The Customer Effect
Inside Overstock.com’s financial services strategy
- For the past few months Overstock has been building a marketplace for financial services spanning credit cards, insurance plans, loans, automated investing and equity trading
- Overstock's financial services “strategy” is an extension of the company’s retail function — buying and selling consumer goods

Add Overstock to the major retailers blurring the lines between retail, technology and financial services.
For the past few months, the 19-year-old e-commerce company has been quietly building out FinanceHub, a sort of marketplace for financial services that includes existing Overstock credit cards and insurance products; loans by LendingTree, Prosper and Sofi; a robo-adviser for automated investing, as of last week — and as of Tuesday morning, a discounted trading platform.
The platform and Overstock's broader financial services “strategy” is nothing more than a natural extension of the company’s retail function, buying and selling consumer goods, according to Raj Karkara, Overstock’s vice president of loyalty and financial services.
“It’s all about providing the best value to the consumer: best in class products and experiences. The experience part is something that traditional financial institutions haven't focused on but they're turning that around now,” he said. “Consumers don't want to sit and sign 50 documents, they just want to go online and get through the steps they need to take to move forward.”
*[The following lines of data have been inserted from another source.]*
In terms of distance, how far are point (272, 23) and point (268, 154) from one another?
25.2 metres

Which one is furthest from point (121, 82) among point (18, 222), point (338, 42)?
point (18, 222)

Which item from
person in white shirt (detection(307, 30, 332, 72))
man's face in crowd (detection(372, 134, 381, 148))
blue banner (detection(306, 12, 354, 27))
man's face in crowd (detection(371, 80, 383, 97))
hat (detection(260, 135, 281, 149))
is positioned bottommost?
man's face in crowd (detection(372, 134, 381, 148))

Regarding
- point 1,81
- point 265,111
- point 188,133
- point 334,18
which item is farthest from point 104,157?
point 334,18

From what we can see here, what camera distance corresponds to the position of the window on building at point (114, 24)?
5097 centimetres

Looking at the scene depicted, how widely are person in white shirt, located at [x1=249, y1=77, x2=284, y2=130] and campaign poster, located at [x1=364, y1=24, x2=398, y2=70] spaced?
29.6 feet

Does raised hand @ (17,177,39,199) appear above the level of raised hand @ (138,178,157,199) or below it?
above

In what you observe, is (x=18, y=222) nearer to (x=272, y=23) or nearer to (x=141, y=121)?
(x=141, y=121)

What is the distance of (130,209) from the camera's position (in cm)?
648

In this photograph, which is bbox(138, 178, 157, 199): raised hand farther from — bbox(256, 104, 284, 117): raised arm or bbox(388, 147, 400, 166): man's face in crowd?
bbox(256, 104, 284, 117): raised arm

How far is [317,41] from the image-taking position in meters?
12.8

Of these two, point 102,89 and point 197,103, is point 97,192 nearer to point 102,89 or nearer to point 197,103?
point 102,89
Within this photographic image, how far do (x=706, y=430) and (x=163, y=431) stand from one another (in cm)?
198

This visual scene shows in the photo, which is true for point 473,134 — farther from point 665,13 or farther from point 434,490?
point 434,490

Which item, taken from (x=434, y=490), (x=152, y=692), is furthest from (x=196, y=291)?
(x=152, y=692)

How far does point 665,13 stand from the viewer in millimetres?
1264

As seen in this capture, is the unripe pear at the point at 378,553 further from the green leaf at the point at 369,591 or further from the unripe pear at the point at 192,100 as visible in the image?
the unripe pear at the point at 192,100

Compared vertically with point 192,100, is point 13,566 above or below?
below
There may seem to be no relationship between selling a couch and selling a financial product. But the lines are blurring, said Karkara, and its more obvious outside of the U.S., with U.K. grocer Tesco, for example and its checking accounts, credit cards and insurance plans.
Like any good fintech company, it's also got a content marketing section on the site that doesn't totally sell financial products to customers but gives advice for customers to make their own decisions about their financial needs and ultimately come back to the site for a loan. Karkara declined to say what its next move will be but said there's "a lot coming down the pipe" for the FinanceHub.
Overstock has been looking for ways to strengthen customer experiences and relationships with financial innovations for quite some time. In 2014 it began accepting bitcoin for purchases. As of August 2017, it also accepts 40 different cryptocurrencies as payment. Karkara didn't rule out the possibility of providing a crypto trading platform, but it isn’t doing that now. In 2015 it added Klarna, a purchase financing startup and Affirm-competitor, to its checkout experience. The Overstock branded credit cards it offers don’t charge interest to customers who take those loans. It also has a subsidiary called tZero that’s dedicated to developing and commercializing blockchain technology for financial applications, which powers its recently launched digital investment platform.
“We have the relationship and ability to help them save money, so this is a natural progression, extending the relationship to other financial products.”
Overstock gets 40 million unique visitors to its main site each month but doesn't yet have numbers to disclose on the traffic to the FinanceHub, which is less than six months old. Karkara did not rule out the possibility that the company might apply for a banking license “one day” but confirmed it isn’t currently pursuing that. (And why should it? Like one of its obvious competitors, it probably just wants to give its customers the tools that enable them to buy more things from Overstock.)
“Our goal is to bring products to market faster,” Karkara said. “We want to expand the customer relationship as much and as fast as we can and do it in a seamless manner.”